The Inter-Integrated Circuit bus (I2C) is a versatile bus standard that is flexible, convenient, and high performing. Designed to operate up to 100 kbit/s when first introduced, the specification has introduced successive new modes that now give designers a choice of standard mode (SM) (100 kbit/s), fast mode (FM) at 400 kbit/s, fast mode plus (FM+) at 1 Mbit/s, and high speed 3.4 Mbit/s operation.
The I2C bus comprises only two connections – data (SDA) and clock (SCL). This is an attractive feature that saves IC pins and PCB space compared to other standards, particularly parallel buses. Its flexibility comes from the fact that only two nets are required to successfully connect many controller and peripheral (target) devices.
This is accomplished through the open-drain topology of the SDA and SCL lines. This allows the bus to be pulled down, usually to ground, or released to be pulled up to the power rail by a pull-up resistor. Thus, a single data line can be used for bidirectional data flow, avoiding communication conflicts, by preventing any device from forcing a high on the line. If a controller transmits a high while another device is pulling the same line low, it can detect that the bus is already in use and halt communication.
An 8-bit space is provided for addressing connected devices. One bit is used to describe whether the transmission is intended to read from or write to the addressed device. The resulting 7-bit address space theoretically allows up to 128, however in reality 16 bytes are reserved, leaving a maximum of 112 controller or target devices to connect to the same system bus. Bus capacitance is typically limited at 400 pF for I2C modes.
Although many peripheral (target) devices live in this space, there is one important device that helps manage complex systems, and that is the GPIO expander. This device enables designers to add flexibility to their system by leveraging the added I/O channels to drive many different functions, some listed in the figure below (Figure 1). Such functions can include LED light indicators, switch control, digital read capability, and retrieving device feedback signals such as power good or alarms.
The modularity produced by the inclusion of the device also enable minimal changes across designs. The only important aspect is to ensure the correct connection of the I2C nets, SCL and SDA. As layout around MCUs or controllers get denser adding to layout complexity, remote GPIO devices reduce these layout challenges by reducing I/O net count away from the controller device and closer to the target devices. Increasing I/O channel count also allows the user to choose a better and cost competitive embedded controller with lower I/O channel count.
Nexperia is introducing the latest in GPIO expanders: the NCA95XX family that comprises three ICs, each of which provides 16 GPIO pins arranged as two 8-bit ports. Additional NCA95XX devices can be connected to the I2C bus, and thus to the main controller, to provide further GPIO expansion if required (Figure 1).
Nexperia’s NCA9555 expander integrates a 100kΩ pull-up on each IO port, which saves connecting external resistors hence reducing both circuit footprint and the bill of materials. On the other hand, each pull-up dissipates power continuously, even when the channel is unused. In practice, this may challenge the system power budget and lead to more frequent battery exchange or recharging.

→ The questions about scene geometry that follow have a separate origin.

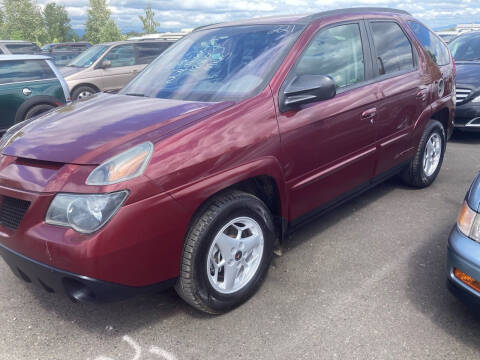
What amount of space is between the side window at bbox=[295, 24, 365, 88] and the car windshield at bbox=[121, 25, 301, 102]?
180 millimetres

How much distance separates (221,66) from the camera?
3031 millimetres

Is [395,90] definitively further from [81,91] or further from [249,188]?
[81,91]

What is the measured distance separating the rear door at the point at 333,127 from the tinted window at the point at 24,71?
5803mm

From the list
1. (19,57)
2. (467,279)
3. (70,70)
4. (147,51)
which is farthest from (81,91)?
(467,279)

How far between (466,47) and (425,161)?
4.90 metres

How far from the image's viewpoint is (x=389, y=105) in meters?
3.59

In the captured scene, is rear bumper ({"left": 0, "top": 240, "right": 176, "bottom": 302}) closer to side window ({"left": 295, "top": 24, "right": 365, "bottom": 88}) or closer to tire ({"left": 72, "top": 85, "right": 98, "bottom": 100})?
side window ({"left": 295, "top": 24, "right": 365, "bottom": 88})

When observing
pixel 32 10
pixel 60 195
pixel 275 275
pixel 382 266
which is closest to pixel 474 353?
pixel 382 266

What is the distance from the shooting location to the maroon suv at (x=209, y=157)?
207 cm

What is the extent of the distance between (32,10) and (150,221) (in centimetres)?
4111

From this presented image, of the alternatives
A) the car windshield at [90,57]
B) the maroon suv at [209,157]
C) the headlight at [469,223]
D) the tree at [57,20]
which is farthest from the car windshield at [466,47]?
the tree at [57,20]

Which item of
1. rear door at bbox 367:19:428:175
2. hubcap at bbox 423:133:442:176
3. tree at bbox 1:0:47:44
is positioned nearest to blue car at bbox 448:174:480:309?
rear door at bbox 367:19:428:175

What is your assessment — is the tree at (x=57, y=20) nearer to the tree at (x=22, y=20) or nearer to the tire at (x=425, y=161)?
the tree at (x=22, y=20)

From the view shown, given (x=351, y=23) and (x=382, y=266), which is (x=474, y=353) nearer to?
(x=382, y=266)
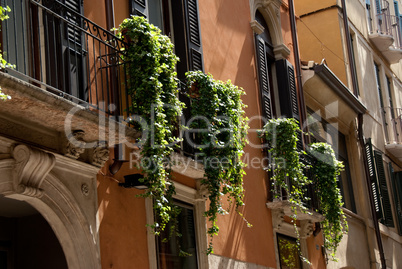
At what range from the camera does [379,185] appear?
17.7 meters

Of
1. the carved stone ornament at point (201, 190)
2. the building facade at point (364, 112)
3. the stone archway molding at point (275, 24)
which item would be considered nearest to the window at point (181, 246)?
the carved stone ornament at point (201, 190)

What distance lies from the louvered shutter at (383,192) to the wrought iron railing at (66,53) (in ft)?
36.7

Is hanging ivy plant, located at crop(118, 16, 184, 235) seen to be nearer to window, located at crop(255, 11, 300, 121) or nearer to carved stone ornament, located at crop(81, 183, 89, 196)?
carved stone ornament, located at crop(81, 183, 89, 196)

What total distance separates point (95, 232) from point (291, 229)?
589 cm

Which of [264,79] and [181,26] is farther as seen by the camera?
[264,79]

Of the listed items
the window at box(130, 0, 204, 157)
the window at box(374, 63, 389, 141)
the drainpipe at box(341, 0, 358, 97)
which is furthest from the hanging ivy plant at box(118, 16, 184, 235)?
the window at box(374, 63, 389, 141)

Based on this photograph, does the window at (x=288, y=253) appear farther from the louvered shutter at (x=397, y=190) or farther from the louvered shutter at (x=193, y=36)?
the louvered shutter at (x=397, y=190)

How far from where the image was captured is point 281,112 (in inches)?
520

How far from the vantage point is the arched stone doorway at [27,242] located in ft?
27.6

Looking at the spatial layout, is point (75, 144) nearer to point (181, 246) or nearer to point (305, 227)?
point (181, 246)

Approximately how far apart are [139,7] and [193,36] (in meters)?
1.34

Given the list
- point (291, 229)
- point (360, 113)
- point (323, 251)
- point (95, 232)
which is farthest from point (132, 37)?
point (360, 113)

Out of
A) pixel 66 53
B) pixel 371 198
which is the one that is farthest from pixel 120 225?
pixel 371 198

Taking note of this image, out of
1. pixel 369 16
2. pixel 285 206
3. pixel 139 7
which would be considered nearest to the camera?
pixel 139 7
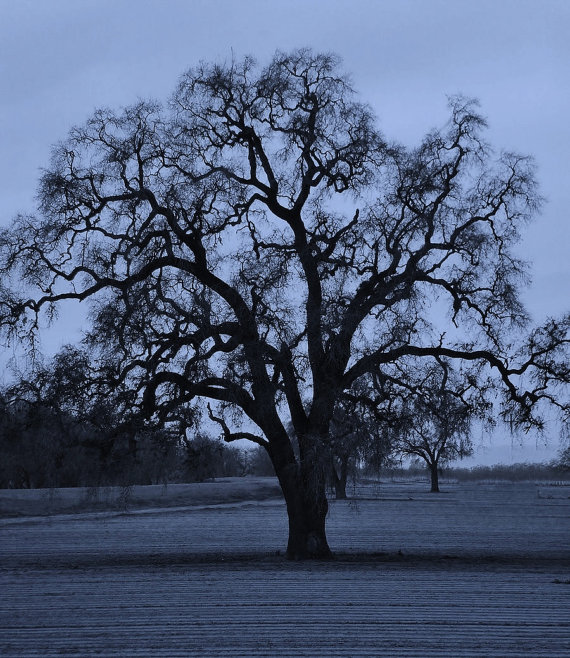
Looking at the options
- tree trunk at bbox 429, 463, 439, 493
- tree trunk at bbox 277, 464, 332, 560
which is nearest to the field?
tree trunk at bbox 277, 464, 332, 560

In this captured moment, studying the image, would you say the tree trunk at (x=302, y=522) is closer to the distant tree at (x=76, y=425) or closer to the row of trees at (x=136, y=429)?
the row of trees at (x=136, y=429)

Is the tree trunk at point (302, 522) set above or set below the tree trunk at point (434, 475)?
below

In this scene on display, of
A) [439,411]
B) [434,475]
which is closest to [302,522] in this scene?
[439,411]

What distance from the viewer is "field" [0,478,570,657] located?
12.0m

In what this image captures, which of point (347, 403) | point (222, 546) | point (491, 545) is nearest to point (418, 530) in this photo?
point (491, 545)

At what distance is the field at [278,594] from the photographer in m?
12.0

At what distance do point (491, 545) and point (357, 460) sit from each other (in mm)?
13154

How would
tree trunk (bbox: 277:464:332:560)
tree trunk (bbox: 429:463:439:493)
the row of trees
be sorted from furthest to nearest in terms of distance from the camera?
tree trunk (bbox: 429:463:439:493), tree trunk (bbox: 277:464:332:560), the row of trees

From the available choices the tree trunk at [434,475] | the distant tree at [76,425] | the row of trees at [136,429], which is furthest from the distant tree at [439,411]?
the tree trunk at [434,475]

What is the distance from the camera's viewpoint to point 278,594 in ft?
55.4

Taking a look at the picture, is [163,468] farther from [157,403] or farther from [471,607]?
[471,607]

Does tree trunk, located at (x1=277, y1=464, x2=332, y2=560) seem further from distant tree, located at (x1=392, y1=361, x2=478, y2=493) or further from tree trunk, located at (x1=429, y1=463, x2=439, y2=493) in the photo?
tree trunk, located at (x1=429, y1=463, x2=439, y2=493)

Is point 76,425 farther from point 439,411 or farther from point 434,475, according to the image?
point 434,475

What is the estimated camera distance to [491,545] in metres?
32.3
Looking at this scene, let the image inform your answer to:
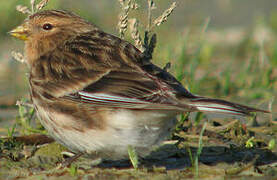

An alternative is the NCA9535, which has no integrated pull-ups. Although this saves unnecessary power dissipation, external pull-ups must be connected to ensure default state during power up. The NCA9539 is also available, with no integrated pull-ups and an active-low reset pin.
To give designers the best of both worlds, Nexperia has added the NCA9595. This device integrates switchable pull-ups that are individually addressed through two additional I2C registers. Thus, pull-ups are enabled by default at power up and can be disabled when needed while avoiding power dissipation in unused channels. The NCA95XX Evaluation Board (EVB) accelerates development and comes with a software GUI that eases interaction by automatically connecting to the EVB and displaying the device registers and port status.
With a choice of configurations and convenient evaluation board, this expander family offers flexibility and ease of use and provides a fast and cost-effective solution for adding more GPIOs to a system.